╔══
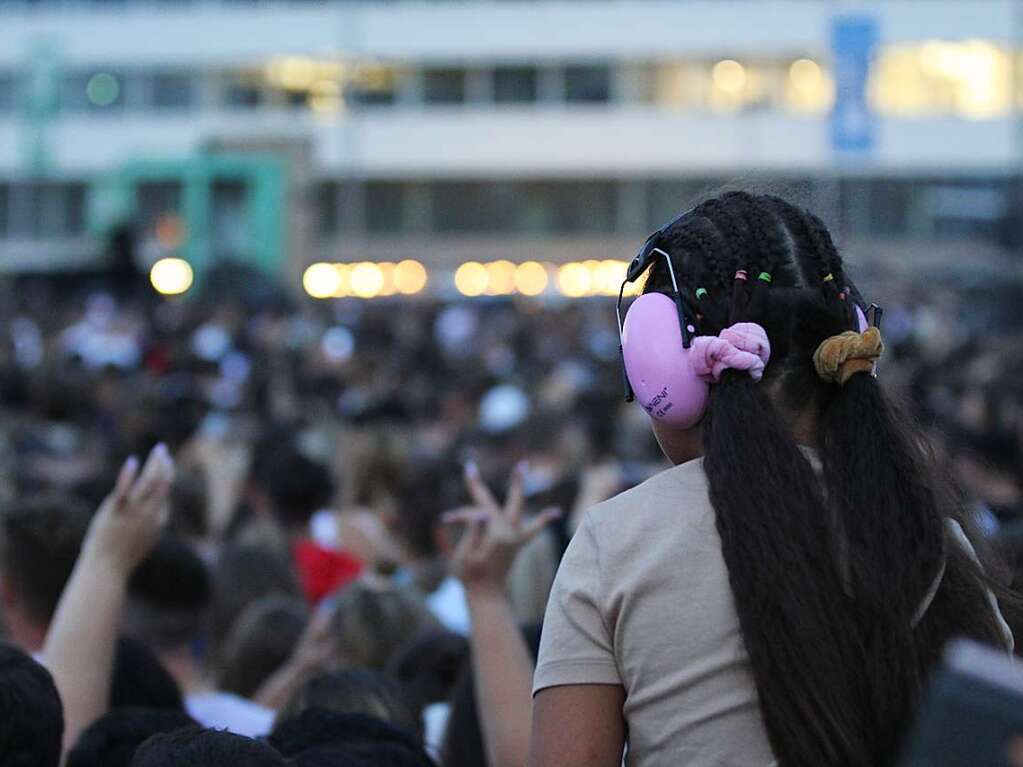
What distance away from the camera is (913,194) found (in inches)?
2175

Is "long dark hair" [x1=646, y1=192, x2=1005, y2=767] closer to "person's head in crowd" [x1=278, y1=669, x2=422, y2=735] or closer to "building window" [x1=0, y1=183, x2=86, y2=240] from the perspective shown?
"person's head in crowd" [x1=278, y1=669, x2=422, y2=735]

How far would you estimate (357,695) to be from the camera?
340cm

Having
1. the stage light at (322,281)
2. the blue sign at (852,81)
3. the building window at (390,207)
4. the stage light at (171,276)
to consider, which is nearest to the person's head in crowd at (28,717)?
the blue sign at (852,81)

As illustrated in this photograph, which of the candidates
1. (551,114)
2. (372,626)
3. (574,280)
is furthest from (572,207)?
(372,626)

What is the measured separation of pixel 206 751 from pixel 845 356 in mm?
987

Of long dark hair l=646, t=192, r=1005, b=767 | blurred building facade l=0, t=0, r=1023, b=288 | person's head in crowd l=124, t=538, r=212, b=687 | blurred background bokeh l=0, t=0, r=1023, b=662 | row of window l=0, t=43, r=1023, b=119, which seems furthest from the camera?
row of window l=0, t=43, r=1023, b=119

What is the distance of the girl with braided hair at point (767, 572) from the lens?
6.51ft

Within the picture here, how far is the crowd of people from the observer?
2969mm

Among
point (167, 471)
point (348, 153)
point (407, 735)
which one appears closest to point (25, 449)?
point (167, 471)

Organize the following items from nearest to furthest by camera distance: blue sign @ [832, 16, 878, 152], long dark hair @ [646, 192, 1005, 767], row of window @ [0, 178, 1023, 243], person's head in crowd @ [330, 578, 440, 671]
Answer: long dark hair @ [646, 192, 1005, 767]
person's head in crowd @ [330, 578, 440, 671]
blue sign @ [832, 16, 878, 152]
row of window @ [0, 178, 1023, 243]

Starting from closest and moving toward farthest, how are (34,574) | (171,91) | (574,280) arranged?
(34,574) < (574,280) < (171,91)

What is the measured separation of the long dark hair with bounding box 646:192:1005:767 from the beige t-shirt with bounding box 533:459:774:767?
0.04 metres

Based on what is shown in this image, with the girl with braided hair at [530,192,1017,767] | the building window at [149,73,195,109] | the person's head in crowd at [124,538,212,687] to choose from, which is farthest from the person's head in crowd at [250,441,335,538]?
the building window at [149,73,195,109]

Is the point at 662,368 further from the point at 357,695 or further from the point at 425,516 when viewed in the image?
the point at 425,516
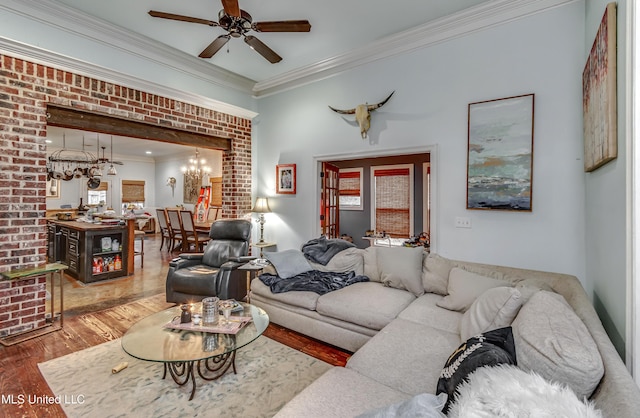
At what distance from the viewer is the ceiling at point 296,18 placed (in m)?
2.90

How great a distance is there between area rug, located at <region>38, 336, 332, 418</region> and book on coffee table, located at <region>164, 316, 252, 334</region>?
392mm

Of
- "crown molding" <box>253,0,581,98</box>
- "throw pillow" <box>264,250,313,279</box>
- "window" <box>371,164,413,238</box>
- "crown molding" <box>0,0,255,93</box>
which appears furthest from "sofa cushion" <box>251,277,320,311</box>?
╚══
Stated exercise: Rewrite the rows from the line containing "Starting from closest" through the end of the rows, both ends included, with every "crown molding" changed to "ceiling trim" and nothing else altered. Leave the pictures out of your answer.

Written solution:
Starting from closest and moving toward farthest, how are (34,574) | (171,91) | (574,280) arranged?
(34,574) < (574,280) < (171,91)

What is the measured separation of the long dark hair with bounding box 646:192:1005:767 from the beige t-shirt with bounding box 533:459:774:767?
0.04 metres

Based on what is shown in this image, with the girl with braided hair at [530,192,1017,767] | the building window at [149,73,195,109] | the person's head in crowd at [124,538,212,687] to choose from, which is farthest from the person's head in crowd at [250,441,335,538]?
the building window at [149,73,195,109]

Is the point at 662,368 further from the point at 357,695 or further from the point at 425,516 when viewed in the image?
the point at 425,516
At what distance from the viewer is the ceiling at point 296,18 placed (in m)?
2.90

How great a distance is there between area rug, located at <region>38, 336, 332, 418</region> and book on coffee table, located at <region>164, 316, 252, 334</region>?
392mm

Of
- "ceiling trim" <box>253,0,581,98</box>
- "throw pillow" <box>264,250,313,279</box>
- "window" <box>371,164,413,238</box>
- "ceiling trim" <box>0,0,255,93</box>
which appears furthest from "sofa cushion" <box>251,277,320,311</box>?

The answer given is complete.